Progress in Integrating Fundamental Rights into AI Standards

There are clear signs that the standardisation ecosystem is moving in the right direction.

In January 2026, CEN and CENELEC signed a Memorandum of Understanding with the EU Agency for Fundamental Rights (FRA). The agreement establishes cooperation within Joint Technical Committee 21 (JTC 21), which is responsible for developing AI standards in support of the EU AI Act. Through this collaboration, FRA contributes its expertise on fundamental rights to inform the development of AI standards.

This initiative reflects growing recognition that standards need to be informed by rights expertise, and that technical and legal perspectives must be better connected. While this does not eliminate the structural limitations discussed above, it strengthens standards as a foundation for trustworthy AI.

 

Why the Gap Between Standards and Rights Matters for AI Trust

Trust in AI is not created by documentation alone. It is shaped by outcomes, experiences, and perceptions.
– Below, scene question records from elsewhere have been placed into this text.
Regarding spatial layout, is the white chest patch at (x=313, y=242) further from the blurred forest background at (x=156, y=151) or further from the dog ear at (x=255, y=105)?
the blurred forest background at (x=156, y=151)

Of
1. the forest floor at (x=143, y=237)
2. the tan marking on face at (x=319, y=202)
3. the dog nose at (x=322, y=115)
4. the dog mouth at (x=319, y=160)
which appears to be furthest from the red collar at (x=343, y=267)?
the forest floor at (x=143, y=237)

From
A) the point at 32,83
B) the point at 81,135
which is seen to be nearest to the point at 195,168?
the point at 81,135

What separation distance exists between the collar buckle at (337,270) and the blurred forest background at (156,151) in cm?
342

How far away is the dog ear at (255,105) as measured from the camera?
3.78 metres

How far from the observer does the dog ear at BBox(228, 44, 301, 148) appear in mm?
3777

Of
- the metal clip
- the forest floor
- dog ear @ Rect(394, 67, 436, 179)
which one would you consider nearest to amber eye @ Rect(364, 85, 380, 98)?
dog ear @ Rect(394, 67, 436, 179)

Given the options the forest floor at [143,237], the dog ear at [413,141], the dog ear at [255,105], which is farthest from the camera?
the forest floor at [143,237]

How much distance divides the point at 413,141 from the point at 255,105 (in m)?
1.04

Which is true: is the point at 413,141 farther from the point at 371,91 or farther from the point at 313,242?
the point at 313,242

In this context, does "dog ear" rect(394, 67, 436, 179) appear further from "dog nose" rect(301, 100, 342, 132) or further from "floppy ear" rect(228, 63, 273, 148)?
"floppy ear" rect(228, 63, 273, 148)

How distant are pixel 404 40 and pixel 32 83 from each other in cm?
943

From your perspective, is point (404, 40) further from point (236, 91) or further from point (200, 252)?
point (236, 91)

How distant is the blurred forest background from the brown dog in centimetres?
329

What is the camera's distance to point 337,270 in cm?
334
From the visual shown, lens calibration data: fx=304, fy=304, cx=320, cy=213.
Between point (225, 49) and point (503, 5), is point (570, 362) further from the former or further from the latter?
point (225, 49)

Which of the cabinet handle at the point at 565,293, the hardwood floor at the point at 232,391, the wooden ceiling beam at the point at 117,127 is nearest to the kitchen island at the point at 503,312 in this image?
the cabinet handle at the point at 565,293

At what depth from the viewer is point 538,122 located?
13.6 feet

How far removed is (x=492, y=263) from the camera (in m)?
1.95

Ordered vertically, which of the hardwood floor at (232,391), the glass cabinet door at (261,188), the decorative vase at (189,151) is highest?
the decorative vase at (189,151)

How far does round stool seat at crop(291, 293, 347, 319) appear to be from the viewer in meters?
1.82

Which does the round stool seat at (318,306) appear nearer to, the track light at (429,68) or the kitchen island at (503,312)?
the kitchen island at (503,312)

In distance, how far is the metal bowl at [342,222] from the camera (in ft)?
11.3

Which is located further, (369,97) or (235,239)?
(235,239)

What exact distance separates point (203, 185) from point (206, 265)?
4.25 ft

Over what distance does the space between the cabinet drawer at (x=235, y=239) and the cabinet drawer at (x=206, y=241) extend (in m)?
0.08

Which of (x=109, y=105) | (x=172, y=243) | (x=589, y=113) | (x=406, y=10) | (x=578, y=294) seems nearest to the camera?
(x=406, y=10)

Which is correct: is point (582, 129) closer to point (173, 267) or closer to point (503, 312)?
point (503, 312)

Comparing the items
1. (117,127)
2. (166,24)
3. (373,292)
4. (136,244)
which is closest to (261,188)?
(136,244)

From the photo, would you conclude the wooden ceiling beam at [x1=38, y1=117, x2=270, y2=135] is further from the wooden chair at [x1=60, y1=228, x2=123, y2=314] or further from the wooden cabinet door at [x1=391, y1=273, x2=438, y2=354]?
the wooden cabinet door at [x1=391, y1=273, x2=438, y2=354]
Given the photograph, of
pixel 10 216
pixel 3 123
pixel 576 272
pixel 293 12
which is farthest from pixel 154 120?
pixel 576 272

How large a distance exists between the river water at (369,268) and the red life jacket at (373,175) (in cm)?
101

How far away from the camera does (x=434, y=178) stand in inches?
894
Even when systems are technically compliant, trust can erode if people experience discrimination, opaque decision-making, or lack effective avenues for challenge and redress. The EU Agency for Fundamental Rights has consistently stressed that rights impacts must be assessed in practice, not assumed away through compliance artefacts.

International policy discussions similarly emphasise that technical standards should support, not replace, ongoing human and fundamental rights due diligence across the AI lifecycle.

 

The Risks of Over-Reliance on Standards

When organisations treat standards as a proxy for trust, several risks arise:

  • False assurance, where certification is mistaken for ethical acceptability
  • Regulatory exposure, as authorities increasingly focus on real-world impacts
  • Reputational damage, when harms occur despite formal compliance
  • Erosion of stakeholder trust, particularly among affected communities

 

From Compliance to Practice: What Organisations Actually Do

Organisations that successfully bridge standards and rights typically go beyond technical compliance by embedding rights considerations into governance processes.

In practice, this includes:

  • Conducting context-specific AI impact assessments
  • Assigning clear ownership for rights-related risks
  • Monitoring systems post-deployment
  • Establishing escalation and remediation mechanisms when harms occur

In practice, this often means integrating AI impact assessments into existing risk management processes, assigning clear ownership for rights-related risks, and reviewing system behaviour as part of post-deployment monitoring.

 

Conclusion

AI standards are indispensable. They structure responsible AI practices, enable regulatory compliance, and provide a shared foundation for governance. But they are not, and cannot be, a substitute for active engagement with fundamental rights.

Organisations that treat standards as a starting point — and complement them with practical, context-aware governance — are better positioned to manage risk, comply with evolving regulation, and, ultimately, earn and sustain trust in AI systems.